"Litwa - obyczaje i zwyczaje": Pogrzeby (cz. III)

in #polish6 years ago

02227v.jpg

Dziś się to jeszcze znajduje, (pisze daléj Stryjkowski), w jednym kącie Liflandskiej ziemi za Moizą Solkową, i com sam widział przy pogrzebie umarłych, w trąby grają, śpiewając:

"Jdź nieboże z tego nędznego świata na wieczne wesele tam, gdzie cię Leisysz, (Litwin, Polak), Niemiec i Rusin nie będzie mógł krzywdzić" 146)

Pamiątkę umarłych ojców, matek, i krewnych swoich, obchodzili w miesiącu październiku, a czasem na każde święto, na mogiłach lamętliwie śpiewając, wynurzają żale, zwłaszcza żony, wyliczając dzielność cnoty i gospodarstwo swoich mężów. W Kurlandskiej zaś i Samlandskiéj ziemicy i w Prusiech, kiedy czynią umarłym pamiątkę, tedy z kościoła, prosto do karczmy, albo do wybranego na to domu idą, gdzie się na war piwa zsypują: żony przynoszą za nimi w koszałkach ryb pieczonych i warzonych na zimno. Tam biesiadują bez nożów, a żony im posługują. Każdy co umarłemu krewnemu życzy, każdej potrawy pod stół rzuca sztukę, i kufel piwa na ziemię wylewa. W Litwie zaś i Żmudzi, chłopi także na upominanie przyjaciół, z wielkim dostatkiem obiady sprawują, a kiedy już mają zaczynać jeść, najstarszy gospodarz weźmie łyżkę wielką mąki, rozmaitego zboża, soli i kadzidła, a zakurzywszy, mówi: "Aza wissumos Priatelos musu: etc." 147). Potem jedzą i piją, aż na nogach stać nie mogą, starodawne wyśpiewując pieśni.

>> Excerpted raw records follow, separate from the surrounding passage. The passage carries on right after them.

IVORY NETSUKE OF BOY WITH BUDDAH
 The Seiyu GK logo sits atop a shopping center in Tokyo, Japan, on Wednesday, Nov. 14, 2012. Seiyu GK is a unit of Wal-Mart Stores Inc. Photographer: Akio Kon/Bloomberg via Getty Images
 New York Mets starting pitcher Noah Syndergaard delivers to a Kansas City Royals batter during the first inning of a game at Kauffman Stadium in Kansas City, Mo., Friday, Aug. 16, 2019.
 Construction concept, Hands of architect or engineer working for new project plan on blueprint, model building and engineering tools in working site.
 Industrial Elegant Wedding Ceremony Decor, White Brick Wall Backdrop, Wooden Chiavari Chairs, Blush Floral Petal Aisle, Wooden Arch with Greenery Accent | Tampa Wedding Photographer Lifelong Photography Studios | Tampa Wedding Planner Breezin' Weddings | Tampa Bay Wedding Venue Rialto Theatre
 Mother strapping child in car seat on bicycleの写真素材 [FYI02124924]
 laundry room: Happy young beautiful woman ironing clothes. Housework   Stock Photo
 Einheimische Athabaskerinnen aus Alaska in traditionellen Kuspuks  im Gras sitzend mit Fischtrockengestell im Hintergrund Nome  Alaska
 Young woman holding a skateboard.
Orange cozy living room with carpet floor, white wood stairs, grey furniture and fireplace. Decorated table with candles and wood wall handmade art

/146/ I tu znowu musimy sprostować tłumaczenie Stryjkowskiego, którém on wprowadził w błąd, wielu dzisiejszych poważnych skąd-inąd pisarzy. Wyraz Leisysz, autor Kroniki Litewskiéj, tłómaczy: Polak, Litwin, na tej zasadzie i P. Maciejowski w rozbiorze Witoloraudy Kraszewskiego powiedział: "Szczegół ten mylnie wystawił P. Kraszewski, śpiéwając:

Nie płaczcie za nim, jemu tam lepiej,
Bo Lachów nie ma tam.
Rusin i Niemiec go nie zaczepi,
Ze swemi będzie sam;

bo należało powiedzieć, że nie tylko obcy ale i swoi gnębili nieszczęśliwą Litwę."

P. Kraszewski dobrze znający język litewski, nie rozminął się z historyczną prawdą, oprócz niepotrzebnego wtrącenia Lachów i zapewne wiedział dobrze znaczenie Leisysz, oznaczającego mieszkańca okolic Rygi. Twierdzenie więc P. Maciejowskiego, że i swoi gnębili Litwę, za zrozumieniem Leisysz, mieszkaniec podwładny Zakonowi Liwońskiemu, upada. Jest na Zmudzi przysłowie: Abgaudiniei kajp Lejsysz t. j. oszukujesz jak Ryżanin.

/147/ Zapewne: Ażu wisns prietetus musu diekiem' dowenas Diewuj. Za wszystkich przyjaciół naszych, złóżmy dary Bogu. Ten zwyczaj i dziś się powtarza w dzień zaduszny na Żmudzi i w Prussach.